(Scene-based spatial questions)
◇ ◇ ◇ ◇

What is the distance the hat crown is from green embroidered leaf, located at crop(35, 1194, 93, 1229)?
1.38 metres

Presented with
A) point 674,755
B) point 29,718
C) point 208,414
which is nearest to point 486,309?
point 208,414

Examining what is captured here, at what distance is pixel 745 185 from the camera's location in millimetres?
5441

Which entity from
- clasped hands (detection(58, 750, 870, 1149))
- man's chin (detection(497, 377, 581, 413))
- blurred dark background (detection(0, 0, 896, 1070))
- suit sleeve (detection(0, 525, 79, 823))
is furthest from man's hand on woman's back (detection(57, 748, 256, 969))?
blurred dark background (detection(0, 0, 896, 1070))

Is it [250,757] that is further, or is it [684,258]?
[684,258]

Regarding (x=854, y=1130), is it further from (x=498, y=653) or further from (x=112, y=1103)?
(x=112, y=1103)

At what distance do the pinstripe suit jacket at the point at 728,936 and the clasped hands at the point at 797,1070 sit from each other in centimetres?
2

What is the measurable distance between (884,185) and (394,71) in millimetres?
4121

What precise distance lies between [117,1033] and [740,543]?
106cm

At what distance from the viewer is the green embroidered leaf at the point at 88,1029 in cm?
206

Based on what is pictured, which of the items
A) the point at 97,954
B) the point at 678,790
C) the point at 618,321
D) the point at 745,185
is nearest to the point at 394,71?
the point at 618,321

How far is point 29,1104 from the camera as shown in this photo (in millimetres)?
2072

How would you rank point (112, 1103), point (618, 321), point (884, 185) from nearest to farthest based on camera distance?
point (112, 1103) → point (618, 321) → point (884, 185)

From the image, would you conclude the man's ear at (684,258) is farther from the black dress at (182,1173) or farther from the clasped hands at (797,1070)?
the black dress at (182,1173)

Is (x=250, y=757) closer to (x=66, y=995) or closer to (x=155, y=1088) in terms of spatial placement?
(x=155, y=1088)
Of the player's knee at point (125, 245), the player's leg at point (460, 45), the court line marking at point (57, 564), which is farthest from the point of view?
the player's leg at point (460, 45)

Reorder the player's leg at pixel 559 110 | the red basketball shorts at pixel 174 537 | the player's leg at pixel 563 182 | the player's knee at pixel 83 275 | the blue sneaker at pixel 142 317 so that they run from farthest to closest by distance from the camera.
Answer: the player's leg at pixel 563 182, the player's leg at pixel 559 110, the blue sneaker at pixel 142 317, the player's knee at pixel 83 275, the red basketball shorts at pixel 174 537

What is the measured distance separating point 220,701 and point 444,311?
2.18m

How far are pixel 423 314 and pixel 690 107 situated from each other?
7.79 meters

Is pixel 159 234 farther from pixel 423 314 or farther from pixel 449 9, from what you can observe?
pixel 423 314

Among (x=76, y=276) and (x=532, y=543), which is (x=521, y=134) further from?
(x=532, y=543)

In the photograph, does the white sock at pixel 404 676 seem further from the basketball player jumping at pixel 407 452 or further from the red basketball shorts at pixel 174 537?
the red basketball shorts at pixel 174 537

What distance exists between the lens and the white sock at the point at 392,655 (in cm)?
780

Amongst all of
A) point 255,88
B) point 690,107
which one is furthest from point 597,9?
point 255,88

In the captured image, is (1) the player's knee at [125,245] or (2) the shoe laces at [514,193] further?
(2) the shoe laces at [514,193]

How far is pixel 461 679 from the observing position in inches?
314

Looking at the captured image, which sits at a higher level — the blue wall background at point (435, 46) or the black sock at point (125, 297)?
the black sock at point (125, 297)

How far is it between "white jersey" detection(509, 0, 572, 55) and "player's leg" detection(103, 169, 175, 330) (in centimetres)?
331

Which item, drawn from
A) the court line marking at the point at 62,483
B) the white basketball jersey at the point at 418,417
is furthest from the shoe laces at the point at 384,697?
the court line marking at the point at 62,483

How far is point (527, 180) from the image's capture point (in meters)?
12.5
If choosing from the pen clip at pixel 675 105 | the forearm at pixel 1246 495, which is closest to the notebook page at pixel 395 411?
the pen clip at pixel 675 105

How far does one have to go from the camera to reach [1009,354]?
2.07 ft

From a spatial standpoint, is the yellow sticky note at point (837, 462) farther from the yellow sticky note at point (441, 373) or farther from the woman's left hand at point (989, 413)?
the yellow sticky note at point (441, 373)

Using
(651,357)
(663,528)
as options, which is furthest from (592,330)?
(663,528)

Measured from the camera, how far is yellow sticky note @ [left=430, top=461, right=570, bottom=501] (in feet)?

◇ ◇ ◇ ◇

• **Short task**
Give all the entries again exactly; leave none out.

• **Task solution**
What is the distance the hat crown is from green embroidered leaf, located at crop(35, 1194, 93, 1229)?
1.38 metres

Presented with
A) point 674,755
B) point 29,718
C) point 208,414
which is nearest to point 486,309?
point 208,414

Examining what is captured here, at what distance is pixel 745 185 from the camera's location in millimetres?
5441

Which entity from
- clasped hands (detection(58, 750, 870, 1149))
- man's chin (detection(497, 377, 581, 413))
- blurred dark background (detection(0, 0, 896, 1070))
- suit sleeve (detection(0, 525, 79, 823))
is furthest from man's hand on woman's back (detection(57, 748, 256, 969))?
blurred dark background (detection(0, 0, 896, 1070))

Is it [250,757] that is further, or is it [684,258]?
[684,258]

Regarding (x=854, y=1130), is it further from (x=498, y=653) or further from (x=112, y=1103)?
(x=112, y=1103)

At what distance do the pinstripe suit jacket at the point at 728,936 and the clasped hands at the point at 797,1070 sit from each other in centimetres?
2

What is the measurable distance between (884,185) and (394,71) in millimetres?
4121

What precise distance lies between [117,1033] and [740,543]?
106cm

At what distance from the viewer is the green embroidered leaf at the point at 88,1029 in cm?
206

Based on what is pictured, which of the items
A) the point at 97,954
B) the point at 678,790
C) the point at 618,321
D) the point at 745,185
is nearest to the point at 394,71?
the point at 618,321

How far is point 29,1104 from the camera as shown in this photo (in millimetres)?
2072

How would you rank point (112, 1103), point (618, 321), point (884, 185) from nearest to farthest based on camera distance?
point (112, 1103) → point (618, 321) → point (884, 185)

From the image, would you conclude the man's ear at (684,258) is farther from the black dress at (182,1173) or farther from the clasped hands at (797,1070)?
the black dress at (182,1173)

Is (x=250, y=757) closer to (x=66, y=995) or closer to (x=155, y=1088) in terms of spatial placement?
(x=155, y=1088)
Of the player's knee at point (125, 245), the player's leg at point (460, 45), the court line marking at point (57, 564), which is farthest from the point of view?
the player's leg at point (460, 45)

Reorder the player's leg at pixel 559 110 | the red basketball shorts at pixel 174 537 | the player's leg at pixel 563 182 | the player's knee at pixel 83 275 | the blue sneaker at pixel 142 317 so that they run from farthest to closest by distance from the camera.
Answer: the player's leg at pixel 563 182, the player's leg at pixel 559 110, the blue sneaker at pixel 142 317, the player's knee at pixel 83 275, the red basketball shorts at pixel 174 537

What is the measured distance separating point 220,701 and point 444,311?
2.18m

How far are pixel 423 314 and pixel 690 107 situated from each other?
7.79 meters

Is pixel 159 234 farther from pixel 423 314 or farther from pixel 449 9, from what you can observe?
pixel 423 314

Among (x=76, y=276) and (x=532, y=543), which is (x=521, y=134) further from?
(x=532, y=543)

In the photograph, does the white sock at pixel 404 676 seem further from the basketball player jumping at pixel 407 452 or further from the red basketball shorts at pixel 174 537?
the red basketball shorts at pixel 174 537

What distance exists between the lens and the white sock at the point at 392,655 (in cm)?
780

Amongst all of
A) point 255,88
B) point 690,107
which one is furthest from point 597,9?
point 255,88

In the captured image, is (1) the player's knee at [125,245] or (2) the shoe laces at [514,193] further?
(2) the shoe laces at [514,193]

How far is pixel 461 679 from the observing position in inches?
314

Looking at the captured image, which sits at a higher level — the blue wall background at point (435, 46) or the black sock at point (125, 297)?
the black sock at point (125, 297)

How far is it between "white jersey" detection(509, 0, 572, 55) and "player's leg" detection(103, 169, 175, 330) (in centimetres)?
331

Which item, drawn from
A) the court line marking at the point at 62,483
B) the white basketball jersey at the point at 418,417
is furthest from the shoe laces at the point at 384,697?
the court line marking at the point at 62,483

How far is point (527, 180) from the image's capture point (in meters)?
12.5
If choosing from the pen clip at pixel 675 105 | the forearm at pixel 1246 495, which is closest to the notebook page at pixel 395 411?
the pen clip at pixel 675 105

How far does one have to go from the camera to reach [1009,354]?
2.07 ft

From a spatial standpoint, is the yellow sticky note at point (837, 462) farther from the yellow sticky note at point (441, 373) or farther from the woman's left hand at point (989, 413)?
the yellow sticky note at point (441, 373)

Using
(651,357)
(663,528)
as options, which is furthest from (592,330)?
(663,528)

Measured from the camera, how far is yellow sticky note @ [left=430, top=461, right=570, bottom=501] (in feet)?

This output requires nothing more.